== Passage provided ==

------------------------

Head coaching decision up next.


----------



## KingOfTheHeatians

I fail to see how we know enough about Beck yet to make the final call on him. He was a rookie QB playing on a terrible team and had several difficult road starts to begin his career. He may or may not be the guy. But I'm quite certain we don't know one way or the other just yet.


----------



## BlackNRed

Dolphins to fire Cameron tonight.



> The Miami Dolphins are set to fire head coach Cam Cameron later this evening, Mail On-Line Sport can reveal.
> 
> Cameron presided over a 1-15 record - the worst in franchise history - and although just one year into a four-year $10million deal, owner H. Wayne Huizenga has seen enough.
> 
> Huizenga arrived at the team's facility at 5.15pm this evening by helicopter to prepare for the announcement, which is expected to be made official on Thursday morning, according to insiders.


----------



## IbizaXL

Heated said:


> Dolphins to fire Cameron tonight.


firing Mueller and Cameron...at least we're starting to head for the right direction.


----------



## -33-

Heated said:


> Dolphins to fire Cameron tonight.


YAY! 


I think we should take a QB late in the 1st day...We have to posture that we're taking McFadden to get any value out of the #1. We've almost gotta take Dorsey or Long, it's almost a certainty if we don't trade the pick.

Who knows, but I trust in Parcells a hell of alot more than Mueller


----------



## BlackNRed

*CAM CAMERON - YOU'RE FIRED!*

http://www.sun-sentinel.com/sports/football/pro/dolphins/sfl-103cameronfired,0,3224398.story



> DAVIE - It's one and done for first-year Dolphins coach Cam Cameron after newly hired General Manager Jeff Ireland fired him and most of his staff Thursday morning.
> 
> Clearly, Cameron and vice president of football operations Bill Parcells' mutual friendship with iconic college basketball coach Bob Knight wasn't enough to salvage Cameron's job. Cameron still had three seasons left on a four-year contract worth an estimated $10 million, but a franchise-worst 1-15 record was hard to overlook.
> 
> Only linebackers coach George Edwards and assistant special teams coach Steve Hoffman were retained. Hoffman worked with Parcells in Dallas for two seasons but was fired after the 2004 season.

------------------------

== Data listing ==
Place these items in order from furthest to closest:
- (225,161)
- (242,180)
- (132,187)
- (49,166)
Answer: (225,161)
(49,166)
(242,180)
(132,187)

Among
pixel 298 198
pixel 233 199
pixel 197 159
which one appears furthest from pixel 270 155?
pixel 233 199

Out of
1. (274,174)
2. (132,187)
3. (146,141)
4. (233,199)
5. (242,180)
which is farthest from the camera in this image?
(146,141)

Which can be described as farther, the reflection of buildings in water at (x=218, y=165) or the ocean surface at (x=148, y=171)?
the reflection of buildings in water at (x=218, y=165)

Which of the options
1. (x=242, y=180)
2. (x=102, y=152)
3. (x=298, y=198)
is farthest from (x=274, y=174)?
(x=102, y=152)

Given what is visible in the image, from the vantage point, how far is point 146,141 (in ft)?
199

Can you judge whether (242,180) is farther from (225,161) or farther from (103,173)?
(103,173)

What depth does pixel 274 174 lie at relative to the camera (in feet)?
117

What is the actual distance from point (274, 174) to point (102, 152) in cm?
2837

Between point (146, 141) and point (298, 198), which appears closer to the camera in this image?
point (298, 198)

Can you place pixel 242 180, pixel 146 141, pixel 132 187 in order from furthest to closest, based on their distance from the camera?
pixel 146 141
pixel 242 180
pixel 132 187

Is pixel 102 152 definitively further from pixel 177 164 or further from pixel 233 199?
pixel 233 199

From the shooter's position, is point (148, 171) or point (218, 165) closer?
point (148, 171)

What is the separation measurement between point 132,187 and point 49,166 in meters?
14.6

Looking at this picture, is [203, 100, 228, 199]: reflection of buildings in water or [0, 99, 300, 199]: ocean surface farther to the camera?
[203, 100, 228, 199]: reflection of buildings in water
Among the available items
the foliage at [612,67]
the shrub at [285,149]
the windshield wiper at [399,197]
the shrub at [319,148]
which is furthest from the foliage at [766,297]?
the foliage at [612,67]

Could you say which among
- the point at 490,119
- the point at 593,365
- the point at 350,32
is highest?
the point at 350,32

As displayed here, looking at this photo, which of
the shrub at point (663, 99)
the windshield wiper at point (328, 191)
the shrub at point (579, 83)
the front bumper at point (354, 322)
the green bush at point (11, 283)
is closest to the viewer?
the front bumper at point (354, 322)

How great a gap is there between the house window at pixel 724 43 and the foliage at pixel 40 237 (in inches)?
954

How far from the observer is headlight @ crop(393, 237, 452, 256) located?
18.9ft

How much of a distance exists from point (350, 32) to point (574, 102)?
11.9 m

------------------------

== Description of the task ==
Answer these questions from the forum thread:
(a) How did owner H. Wayne Huizenga arrive at the team's facility?
(b) Who fired Cam Cameron on Thursday morning?
(c) Which two members of the coaching staff were retained?

== Complete answer ==
(a) By helicopter, at 5.15pm.
(b) Newly hired General Manager Jeff Ireland.
(c) Linebackers coach George Edwards and assistant special teams coach Steve Hoffman.